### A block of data
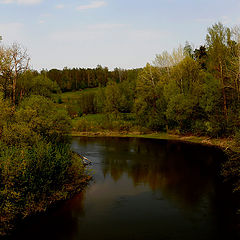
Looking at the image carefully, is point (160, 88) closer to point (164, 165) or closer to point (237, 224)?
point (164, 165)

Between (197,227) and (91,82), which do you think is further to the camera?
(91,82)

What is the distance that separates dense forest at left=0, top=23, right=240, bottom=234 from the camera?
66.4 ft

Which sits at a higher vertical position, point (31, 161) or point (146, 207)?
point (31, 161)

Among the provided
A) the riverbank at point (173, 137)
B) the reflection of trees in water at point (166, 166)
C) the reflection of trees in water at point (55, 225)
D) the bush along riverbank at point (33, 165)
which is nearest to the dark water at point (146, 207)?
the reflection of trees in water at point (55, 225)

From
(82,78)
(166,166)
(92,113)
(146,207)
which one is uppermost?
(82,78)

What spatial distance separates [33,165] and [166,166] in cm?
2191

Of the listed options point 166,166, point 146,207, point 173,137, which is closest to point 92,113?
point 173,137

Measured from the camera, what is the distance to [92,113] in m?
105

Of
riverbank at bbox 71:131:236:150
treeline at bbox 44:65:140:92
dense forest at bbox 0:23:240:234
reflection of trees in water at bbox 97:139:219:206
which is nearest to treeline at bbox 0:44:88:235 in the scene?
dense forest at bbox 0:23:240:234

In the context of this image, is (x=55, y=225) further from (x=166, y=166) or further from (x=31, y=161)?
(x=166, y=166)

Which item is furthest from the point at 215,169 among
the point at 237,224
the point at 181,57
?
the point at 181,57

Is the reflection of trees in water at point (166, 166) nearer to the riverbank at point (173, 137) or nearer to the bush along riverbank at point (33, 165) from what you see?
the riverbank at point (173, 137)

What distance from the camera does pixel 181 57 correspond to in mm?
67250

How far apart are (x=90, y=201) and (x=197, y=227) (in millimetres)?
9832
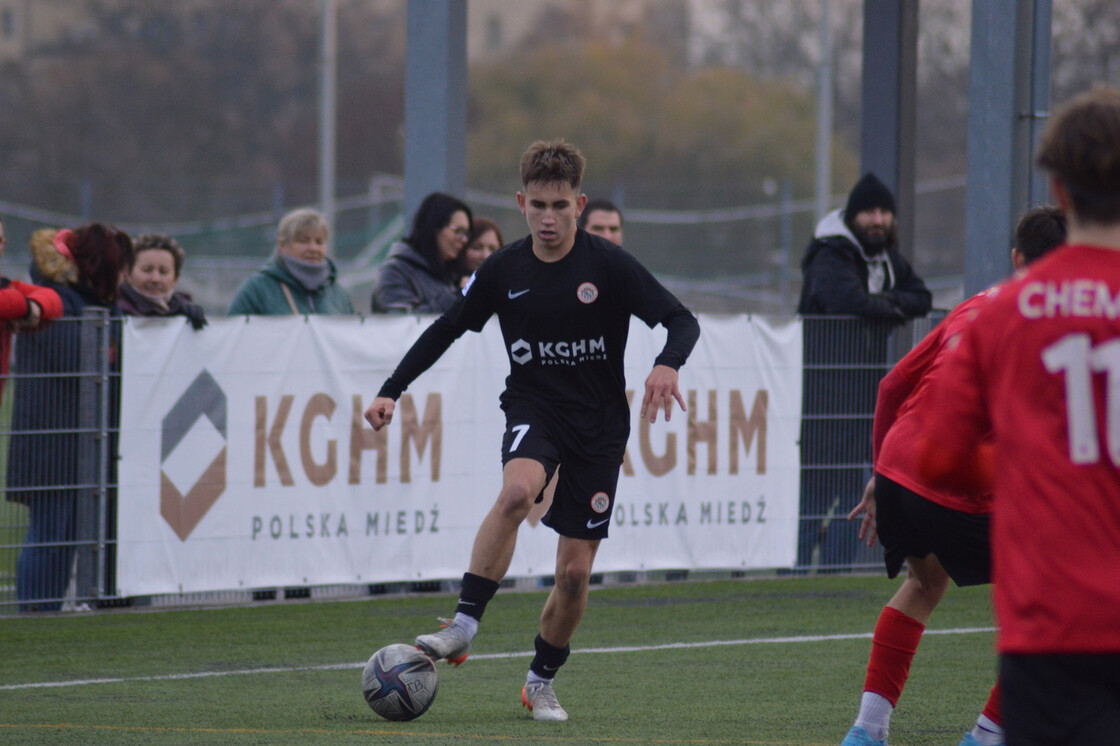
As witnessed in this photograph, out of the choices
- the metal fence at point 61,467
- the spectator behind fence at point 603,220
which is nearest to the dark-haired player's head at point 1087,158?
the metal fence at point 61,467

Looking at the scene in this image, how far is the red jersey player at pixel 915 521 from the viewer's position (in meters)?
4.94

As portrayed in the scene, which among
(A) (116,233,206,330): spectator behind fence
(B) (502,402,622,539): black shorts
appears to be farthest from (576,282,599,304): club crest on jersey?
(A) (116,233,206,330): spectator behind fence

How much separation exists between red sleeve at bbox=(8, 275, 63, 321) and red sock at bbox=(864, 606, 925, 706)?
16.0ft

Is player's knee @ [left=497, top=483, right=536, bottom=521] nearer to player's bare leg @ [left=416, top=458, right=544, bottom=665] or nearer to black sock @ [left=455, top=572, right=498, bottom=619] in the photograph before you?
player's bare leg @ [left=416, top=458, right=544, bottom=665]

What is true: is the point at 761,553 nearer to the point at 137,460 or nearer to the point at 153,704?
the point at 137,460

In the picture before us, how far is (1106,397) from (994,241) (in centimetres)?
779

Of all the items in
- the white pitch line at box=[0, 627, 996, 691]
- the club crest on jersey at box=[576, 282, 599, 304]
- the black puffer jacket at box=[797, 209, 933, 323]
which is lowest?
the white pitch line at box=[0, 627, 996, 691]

### EXERCISE GOAL
Reproduce the listing above line for line, without any changes, and omit the pictures.

### ANSWER FOR THE TASK
Looking at the image carefully, is point (160, 88) closer to point (164, 165) or closer to point (237, 224)?
point (164, 165)

Between (197,227) and (91,82), which do you think is further to the camera?
(91,82)

What is the distance that separates dense forest at left=0, top=23, right=240, bottom=234 from the camera?
66.4 ft

Which sits at a higher vertical position, point (31, 161) or point (146, 207)?
point (31, 161)

Among the provided
A) the riverbank at point (173, 137)
B) the reflection of trees in water at point (166, 166)
C) the reflection of trees in water at point (55, 225)
D) the bush along riverbank at point (33, 165)
which is nearest to the dark water at point (146, 207)?
the reflection of trees in water at point (55, 225)

From
(82,78)
(166,166)
(92,113)
(146,207)
which one is uppermost?
(82,78)

What spatial distance separates [33,165] and [166,166] in cm?
2191

Of the listed options point 166,166, point 146,207, point 173,137, which is closest to point 92,113?
point 173,137

Measured from the camera, what is the distance to [92,113] in m?
105

Of
riverbank at bbox 71:131:236:150
treeline at bbox 44:65:140:92
dense forest at bbox 0:23:240:234
reflection of trees in water at bbox 97:139:219:206
which is nearest to treeline at bbox 0:44:88:235 in the scene?
dense forest at bbox 0:23:240:234

In the context of this image, is (x=55, y=225) further from (x=166, y=166) or further from (x=31, y=161)?
(x=166, y=166)

Which item is furthest from the point at 215,169 among
the point at 237,224
the point at 181,57
?
the point at 181,57

Is the reflection of trees in water at point (166, 166) nearer to the riverbank at point (173, 137) or nearer to the bush along riverbank at point (33, 165) from what you see?
the riverbank at point (173, 137)

What distance from the camera does pixel 181 57 correspond to in mm?
67250

How far apart are (x=90, y=201) and (x=197, y=227) (in millimetres)?
9832
As witnessed in this photograph, out of the choices
- the metal fence at point 61,467
- the spectator behind fence at point 603,220
which is nearest to the dark-haired player's head at point 1087,158?
the metal fence at point 61,467

Looking at the scene in this image, how far is the red jersey player at pixel 915 521 from the viewer's position (in meters)?
4.94

As portrayed in the scene, which among
(A) (116,233,206,330): spectator behind fence
(B) (502,402,622,539): black shorts
appears to be farthest from (576,282,599,304): club crest on jersey?
(A) (116,233,206,330): spectator behind fence

How much separation exists between red sleeve at bbox=(8, 275, 63, 321) and red sock at bbox=(864, 606, 925, 706)?
16.0ft

Is player's knee @ [left=497, top=483, right=536, bottom=521] nearer to player's bare leg @ [left=416, top=458, right=544, bottom=665] or nearer to black sock @ [left=455, top=572, right=498, bottom=619] in the photograph before you?
player's bare leg @ [left=416, top=458, right=544, bottom=665]

What is true: is the point at 761,553 nearer to the point at 137,460 or nearer to the point at 153,704?
the point at 137,460

In the picture before us, how far is (1106,397) from (994,241) (in centimetres)?
779

Of all the items in
- the white pitch line at box=[0, 627, 996, 691]
- the club crest on jersey at box=[576, 282, 599, 304]
- the black puffer jacket at box=[797, 209, 933, 323]
which is lowest?
the white pitch line at box=[0, 627, 996, 691]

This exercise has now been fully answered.